Starry Night, Van Gogh


It is so crazy to think about how reflective our art can be of what’s been wrapping around our minds. These might be concepts that embody what is going on in our own personal bubble or in our exterior world.

It is these concepts that sometimes cause us to have a great day, skipping all the way home with the desire to paint, ecstatic with happiness. Following to bump up your favorite 70s playlist as you begin to paint, getting lost in the rhythm, oblivious of what it’s doing to your hips. You are dancing now. Dancing as you splash the vibrant colors of red, yellow and orange onto your canvas with your bare hands. Warm. You can’t believe how alive you feel, you wish it could last forever. By the time you are done, you glance at your canvas with the biggest smile you’ve ever felt on your face. You follow to hang it up right there on the hallway so that every time you walk past it, it cheers you up.

Other times come the sad days, when everything in life is going south. Those days you walk right past that hung-up painting in the hallway, avoiding it at all costs with absolute frustration. That day was too good to be true. On those days, you find yourself mixing up the darkest shades of blue and grey as they will be a perfect representation for how you feel---hurt, angry and sad. You pay close attention to the dark clouds outside as you paint them, thinking of how they will be bringing in the rain any moment now. Finished with it you turn to bed defeated, hoping that tomorrow will bring a better day.

This is something that artists all throughout the decades have experienced as well, which we can tell just by looking at their art. I will never forget learning about the background of Van Gogh’s Starry Night. Van Gogh actually painted Starry Night during his stay at a mental institute, The Asylum of Saint-Paul de Mausole. At the time, he was in the midst of suffering from hallucinations, epileptic fits, bipolar disorder and depression. Such things left him to romanticize suicide, looking at the sky with complete yearning and admiration--wanting to so badly be a part of it. This is why we see a sky that is beaming with light, portraying to offer so much more than life itself. Within it lies a bright moon and stars that illuminate and overpower the depressing world down below. As a result, the houses get lost in the shadows, depicted in dark shades of blue black and brown.

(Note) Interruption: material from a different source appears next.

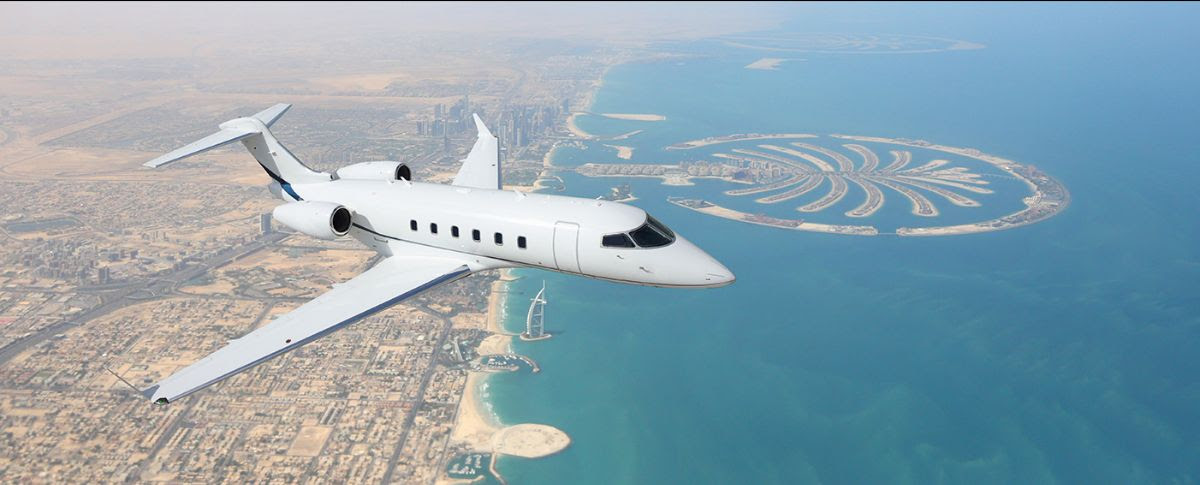 Photo of privatye jet flying over Dubai.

The way that you feel is the essence of your every artwork. But it is not only our mood that plays a role. It is also the atmosphere and time that surrounds us, working to influence our perspective. A painting that I really admire is Norman Rockwell’s 1964 illustration, The Problem We All Live With. That is for its ability to grasp the tone of an environment through its composition. This illustration is of Ruby Bridges, a six-year old American girl on the way to an all-white public school as a result of the New Orleans desegregation crisis during the Civil Rights Movement. I can’t help but notice the profane words written against the wall behind this little girl as she walks past it. Or the fact that she stands out, being the only highlight of black in a setting of pure white. It is this color use, composition and detail that strikes me, as I notice the intention behind every decision. As a result, I am left sympathizing for this little girl, emotionally attached to the work of art.

This all just makes me wonder what our generation will be known for or what it will be categorized under in the future. Who knows, perhaps we will be known for our progression with technology. Can't believe we now doodle in our iPads and even iPhones. No need for a paper or pen, a painbrush or paint to come out with unbelievably good illustrations. I guess time will tell!